- [Exercice 1] D'après le texte sur la lutte contre la discrimination en Grèce, quel organisme s'occupe des cas de discrimination au travail et dans l'emploi ?
- [Exercice 2] Prolongez le texte sur la lutte contre la discrimination en Grèce après sa dernière phrase.

##### Texte à lire

5. La loi no 3304/2005 prévoit également la création ou la désignation d’organismes chargés de la mise en œuvre des dispositions relatives à l’égalité de traitement. Le Médiateur grec a pour mandat d’examiner les plaintes relatives aux actes de discrimination commis par les autorités publiques, l’Inspection du travail est compétente pour connaître des cas de discrimination en matière d’emploi et de travail et le Comité pour l’égalité de traitement examine les violations du principe de l’égalité de traitement commises par des personnes physiques.

6. La Grèce ne dispose pas d’organe central de lutte contre toutes les formes de discrimination car les institutions susmentionnées ayant élaboré des moyens d’action efficaces dans leurs domaines respectifs de compétence, il a été jugé inutile de créer une autorité indépendante chargée d’examiner les plaintes qui ne concernent pas les litiges entre particuliers et pouvoirs publics. À ce jour, peu de plaintes ont été soumises à l’Inspection du travail ou au Comité pour l’égalité de traitement. À l’inverse, le Médiateur grec a enquêté sur un nombre important d’affaires, dont la plupart des victimes sont des personnes d’origine rom, et a mis au point une initiative stratégique coordonnée pour les établissements roms. Il conviendra néanmoins de redoubler d’efforts pour mieux sensibiliser la population à la loi n° 3304/2005 et en renforcer l’application.

7. En ce qui concerne la minorité musulmane de Thrace, MmeTelalian explique que l’instauration d’un quota de 0,5 % d’admissions d’élèves musulmans dans les établissements d’enseignement supérieur et dans les instituts techniques a permis d’augmenter de façon significative le nombre d’étudiants musulmans dans l’enseignement supérieur. En 2008, une loi a été adoptée qui institue un quota de recrutement de 0,5 % de personnes issues de la minorité musulmane dans le secteur public, après admission au concours national. Des cours optionnels d’apprentissage du turc ont, en outre, été introduits dans les écoles publiques de Thrace et les parents des élèves musulmans ont désormais la possibilité de suivre des cours de langue et de civilisation grecques. Le Ministère de l’éducation et des affaires religieuses a recruté 240 enseignants musulmans depuis 2007.

##########
##### Extraits de liste

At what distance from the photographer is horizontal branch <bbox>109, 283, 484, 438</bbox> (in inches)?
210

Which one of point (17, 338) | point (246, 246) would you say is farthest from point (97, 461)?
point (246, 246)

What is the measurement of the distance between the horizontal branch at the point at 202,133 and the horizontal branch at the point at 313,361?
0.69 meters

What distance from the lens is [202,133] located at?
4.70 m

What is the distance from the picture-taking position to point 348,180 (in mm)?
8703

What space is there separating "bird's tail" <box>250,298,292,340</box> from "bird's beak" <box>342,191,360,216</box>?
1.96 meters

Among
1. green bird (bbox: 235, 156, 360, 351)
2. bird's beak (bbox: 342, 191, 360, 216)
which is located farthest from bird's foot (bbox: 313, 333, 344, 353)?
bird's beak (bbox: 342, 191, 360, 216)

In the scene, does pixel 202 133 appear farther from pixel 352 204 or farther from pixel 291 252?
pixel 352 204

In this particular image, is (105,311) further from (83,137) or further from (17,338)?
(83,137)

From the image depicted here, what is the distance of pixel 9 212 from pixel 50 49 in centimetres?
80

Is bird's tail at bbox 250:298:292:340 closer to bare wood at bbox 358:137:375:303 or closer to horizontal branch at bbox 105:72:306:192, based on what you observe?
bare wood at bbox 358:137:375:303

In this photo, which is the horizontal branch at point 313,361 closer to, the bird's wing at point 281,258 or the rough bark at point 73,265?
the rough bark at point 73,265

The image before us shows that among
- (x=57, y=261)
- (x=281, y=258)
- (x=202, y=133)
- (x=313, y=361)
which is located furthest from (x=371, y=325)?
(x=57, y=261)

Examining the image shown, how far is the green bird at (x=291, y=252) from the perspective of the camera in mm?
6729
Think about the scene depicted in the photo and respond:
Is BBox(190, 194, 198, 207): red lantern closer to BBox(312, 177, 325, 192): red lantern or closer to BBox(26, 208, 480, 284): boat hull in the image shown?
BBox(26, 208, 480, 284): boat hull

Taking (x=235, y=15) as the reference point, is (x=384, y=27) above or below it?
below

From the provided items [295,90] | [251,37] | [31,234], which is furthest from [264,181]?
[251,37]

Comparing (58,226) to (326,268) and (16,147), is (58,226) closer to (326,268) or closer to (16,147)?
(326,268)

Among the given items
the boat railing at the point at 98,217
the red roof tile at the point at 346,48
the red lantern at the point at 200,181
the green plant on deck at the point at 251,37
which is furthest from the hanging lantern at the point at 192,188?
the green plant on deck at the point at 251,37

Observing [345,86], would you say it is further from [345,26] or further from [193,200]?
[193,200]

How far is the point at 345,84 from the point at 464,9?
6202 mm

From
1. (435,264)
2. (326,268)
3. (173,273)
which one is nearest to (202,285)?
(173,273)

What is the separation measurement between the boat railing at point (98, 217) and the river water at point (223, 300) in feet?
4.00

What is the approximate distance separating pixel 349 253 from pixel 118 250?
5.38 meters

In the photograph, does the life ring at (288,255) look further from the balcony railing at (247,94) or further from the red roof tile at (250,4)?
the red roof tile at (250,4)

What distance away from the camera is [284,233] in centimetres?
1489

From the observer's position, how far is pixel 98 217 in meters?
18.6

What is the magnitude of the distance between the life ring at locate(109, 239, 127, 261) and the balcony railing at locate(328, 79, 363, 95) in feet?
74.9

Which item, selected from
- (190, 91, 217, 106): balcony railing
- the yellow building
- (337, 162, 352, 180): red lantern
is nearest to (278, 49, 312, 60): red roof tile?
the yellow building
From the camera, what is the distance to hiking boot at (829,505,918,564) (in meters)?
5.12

##########
##### Extraits de liste

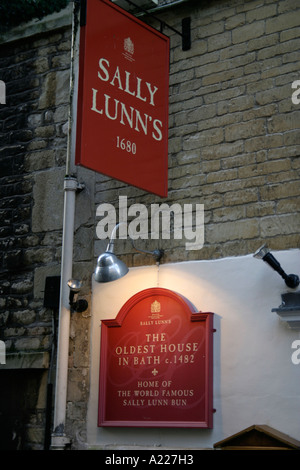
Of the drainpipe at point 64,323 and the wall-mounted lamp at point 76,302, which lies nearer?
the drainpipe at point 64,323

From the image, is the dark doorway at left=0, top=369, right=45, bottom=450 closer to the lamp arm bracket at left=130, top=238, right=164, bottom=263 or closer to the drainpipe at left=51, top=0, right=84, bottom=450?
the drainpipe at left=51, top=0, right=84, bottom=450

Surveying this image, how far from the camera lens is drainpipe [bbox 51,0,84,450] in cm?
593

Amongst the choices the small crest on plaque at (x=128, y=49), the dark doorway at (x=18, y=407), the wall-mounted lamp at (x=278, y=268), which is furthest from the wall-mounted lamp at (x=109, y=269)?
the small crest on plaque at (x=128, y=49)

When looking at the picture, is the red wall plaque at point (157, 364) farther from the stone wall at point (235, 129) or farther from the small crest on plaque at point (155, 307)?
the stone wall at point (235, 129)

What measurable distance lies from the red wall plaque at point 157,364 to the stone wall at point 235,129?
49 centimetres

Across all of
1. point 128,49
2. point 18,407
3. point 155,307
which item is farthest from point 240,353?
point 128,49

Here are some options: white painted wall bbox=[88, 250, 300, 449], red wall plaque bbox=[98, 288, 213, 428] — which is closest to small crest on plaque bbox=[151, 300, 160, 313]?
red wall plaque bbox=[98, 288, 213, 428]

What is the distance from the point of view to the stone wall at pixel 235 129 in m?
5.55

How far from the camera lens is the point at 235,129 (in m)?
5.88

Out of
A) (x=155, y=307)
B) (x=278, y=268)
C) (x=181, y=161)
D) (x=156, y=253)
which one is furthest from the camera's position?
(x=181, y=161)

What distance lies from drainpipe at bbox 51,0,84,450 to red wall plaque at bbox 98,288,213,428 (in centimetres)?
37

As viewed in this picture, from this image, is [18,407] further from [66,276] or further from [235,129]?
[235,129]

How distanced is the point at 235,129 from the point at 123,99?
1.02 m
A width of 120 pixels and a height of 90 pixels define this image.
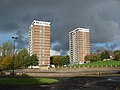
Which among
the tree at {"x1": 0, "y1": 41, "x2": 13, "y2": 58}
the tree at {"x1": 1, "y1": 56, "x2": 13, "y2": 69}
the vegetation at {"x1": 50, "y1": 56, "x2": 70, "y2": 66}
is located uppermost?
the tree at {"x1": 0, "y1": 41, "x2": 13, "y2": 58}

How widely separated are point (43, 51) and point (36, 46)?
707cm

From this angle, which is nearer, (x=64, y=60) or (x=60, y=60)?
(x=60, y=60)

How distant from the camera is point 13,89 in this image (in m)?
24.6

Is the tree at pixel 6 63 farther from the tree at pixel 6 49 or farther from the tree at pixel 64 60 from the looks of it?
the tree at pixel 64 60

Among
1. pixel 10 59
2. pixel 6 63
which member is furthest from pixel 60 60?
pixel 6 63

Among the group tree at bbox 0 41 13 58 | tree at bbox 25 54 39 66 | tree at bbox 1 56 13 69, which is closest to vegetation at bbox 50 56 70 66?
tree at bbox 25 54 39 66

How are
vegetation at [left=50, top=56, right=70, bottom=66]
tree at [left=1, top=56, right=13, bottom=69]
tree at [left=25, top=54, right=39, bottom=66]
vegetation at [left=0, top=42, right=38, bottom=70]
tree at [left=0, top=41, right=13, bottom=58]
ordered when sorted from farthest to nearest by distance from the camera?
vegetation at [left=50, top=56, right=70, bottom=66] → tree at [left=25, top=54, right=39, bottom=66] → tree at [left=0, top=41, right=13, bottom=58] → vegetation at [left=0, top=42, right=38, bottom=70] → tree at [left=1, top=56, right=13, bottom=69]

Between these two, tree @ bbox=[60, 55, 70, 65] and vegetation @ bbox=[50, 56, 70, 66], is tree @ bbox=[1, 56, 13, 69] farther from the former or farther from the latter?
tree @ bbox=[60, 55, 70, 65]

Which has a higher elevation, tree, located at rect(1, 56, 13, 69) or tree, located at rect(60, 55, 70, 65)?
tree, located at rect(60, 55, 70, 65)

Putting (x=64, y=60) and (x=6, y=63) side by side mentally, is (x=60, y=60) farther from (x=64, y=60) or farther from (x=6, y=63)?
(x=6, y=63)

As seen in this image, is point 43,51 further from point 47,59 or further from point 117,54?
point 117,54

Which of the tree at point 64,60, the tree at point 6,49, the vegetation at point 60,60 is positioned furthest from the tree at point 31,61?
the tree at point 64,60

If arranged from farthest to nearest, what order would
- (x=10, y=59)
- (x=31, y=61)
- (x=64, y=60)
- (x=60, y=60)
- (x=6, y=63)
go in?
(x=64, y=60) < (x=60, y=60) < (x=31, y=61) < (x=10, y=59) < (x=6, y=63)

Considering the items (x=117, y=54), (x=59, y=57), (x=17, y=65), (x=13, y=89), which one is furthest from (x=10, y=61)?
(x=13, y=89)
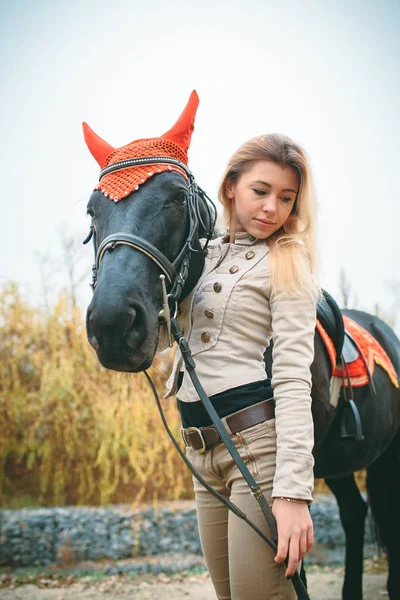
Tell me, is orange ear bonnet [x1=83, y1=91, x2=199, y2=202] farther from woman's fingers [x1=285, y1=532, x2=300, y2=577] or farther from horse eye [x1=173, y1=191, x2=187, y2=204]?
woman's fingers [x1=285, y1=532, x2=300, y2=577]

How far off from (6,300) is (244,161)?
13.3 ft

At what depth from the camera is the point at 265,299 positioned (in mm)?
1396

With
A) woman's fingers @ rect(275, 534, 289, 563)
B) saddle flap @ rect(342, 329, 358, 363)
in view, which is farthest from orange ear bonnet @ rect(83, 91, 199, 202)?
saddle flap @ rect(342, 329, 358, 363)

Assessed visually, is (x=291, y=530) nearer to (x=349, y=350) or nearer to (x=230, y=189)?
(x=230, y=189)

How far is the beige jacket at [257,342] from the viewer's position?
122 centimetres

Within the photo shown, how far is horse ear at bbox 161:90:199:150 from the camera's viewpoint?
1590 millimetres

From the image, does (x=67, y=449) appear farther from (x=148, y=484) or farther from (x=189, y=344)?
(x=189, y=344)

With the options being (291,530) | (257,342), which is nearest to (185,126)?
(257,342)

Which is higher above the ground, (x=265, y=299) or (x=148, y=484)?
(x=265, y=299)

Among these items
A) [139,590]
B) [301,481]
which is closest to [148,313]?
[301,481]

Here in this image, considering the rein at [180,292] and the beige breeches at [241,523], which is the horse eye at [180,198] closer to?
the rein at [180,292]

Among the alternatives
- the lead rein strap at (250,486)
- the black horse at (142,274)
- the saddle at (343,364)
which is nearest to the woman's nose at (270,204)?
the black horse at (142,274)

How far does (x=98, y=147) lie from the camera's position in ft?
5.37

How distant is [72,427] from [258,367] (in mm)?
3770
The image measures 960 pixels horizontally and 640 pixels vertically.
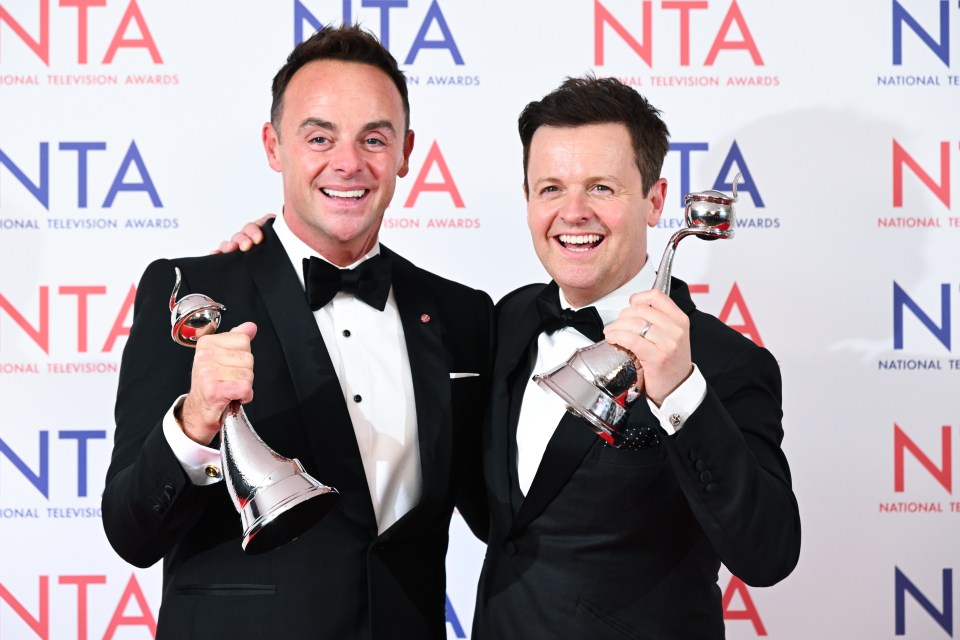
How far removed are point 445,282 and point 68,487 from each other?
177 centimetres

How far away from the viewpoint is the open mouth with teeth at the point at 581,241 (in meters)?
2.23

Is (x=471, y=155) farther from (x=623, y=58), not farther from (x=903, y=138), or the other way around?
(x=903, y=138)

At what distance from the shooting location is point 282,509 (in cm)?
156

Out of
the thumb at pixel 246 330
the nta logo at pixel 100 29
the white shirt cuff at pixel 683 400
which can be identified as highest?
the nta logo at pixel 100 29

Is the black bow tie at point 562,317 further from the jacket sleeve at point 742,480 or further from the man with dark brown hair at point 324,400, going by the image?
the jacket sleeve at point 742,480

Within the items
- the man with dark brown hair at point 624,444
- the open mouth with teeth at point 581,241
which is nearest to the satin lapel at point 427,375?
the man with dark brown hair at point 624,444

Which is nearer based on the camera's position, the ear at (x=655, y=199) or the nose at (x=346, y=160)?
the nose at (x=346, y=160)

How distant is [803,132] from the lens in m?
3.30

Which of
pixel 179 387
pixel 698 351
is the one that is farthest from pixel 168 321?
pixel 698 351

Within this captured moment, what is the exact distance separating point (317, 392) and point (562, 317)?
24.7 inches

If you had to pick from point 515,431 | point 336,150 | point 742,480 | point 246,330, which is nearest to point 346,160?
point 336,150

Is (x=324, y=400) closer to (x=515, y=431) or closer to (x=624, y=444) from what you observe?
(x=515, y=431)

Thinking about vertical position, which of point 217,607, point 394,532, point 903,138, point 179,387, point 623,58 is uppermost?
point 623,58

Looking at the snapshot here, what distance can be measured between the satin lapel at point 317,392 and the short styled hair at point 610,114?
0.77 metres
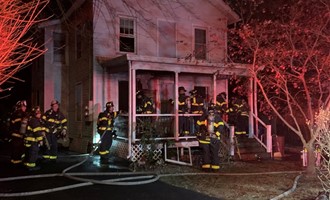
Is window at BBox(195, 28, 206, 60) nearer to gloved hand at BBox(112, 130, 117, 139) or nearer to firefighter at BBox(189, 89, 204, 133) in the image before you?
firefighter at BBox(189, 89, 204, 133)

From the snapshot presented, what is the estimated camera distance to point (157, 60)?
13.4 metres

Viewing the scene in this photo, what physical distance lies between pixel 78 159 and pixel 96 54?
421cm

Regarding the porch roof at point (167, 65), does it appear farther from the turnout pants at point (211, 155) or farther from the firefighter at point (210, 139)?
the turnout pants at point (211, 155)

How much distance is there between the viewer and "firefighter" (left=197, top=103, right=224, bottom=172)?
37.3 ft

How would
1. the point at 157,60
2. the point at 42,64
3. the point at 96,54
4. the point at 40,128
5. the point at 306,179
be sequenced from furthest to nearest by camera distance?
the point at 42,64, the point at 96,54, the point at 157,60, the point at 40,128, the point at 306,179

##########

- [Corrigé 1] L'Inspection du travail.

- [Corrigé 2]
8. En outre, pour accéder à une demande de longue date de la minorité musulmane, des dispositions ont été prises pour faciliter l’élection des membres des comités de gestion des organismes musulmans de bienfaisance (waqf) en Thrace par leurs pairs. La création de conseils locaux de la jeunesse a permis de faire davantage participer les jeunes musulmans aux affaires publiques et a eu un impact positif sur les relations entre les jeunes musulmans et les jeunes chrétiens. Des efforts sont également déployés pour faire davantage participer les musulmans, en particulier des femmes et des jeunes, aux programmes parrainés par l’Union européenne qui sont menés sur tout le territoire national en faveur des groupes vulnérables et qui privilégient l’égalité entre hommes et femmes, l’égalité des chances, la lutte contre le racisme et le dialogue interculturel.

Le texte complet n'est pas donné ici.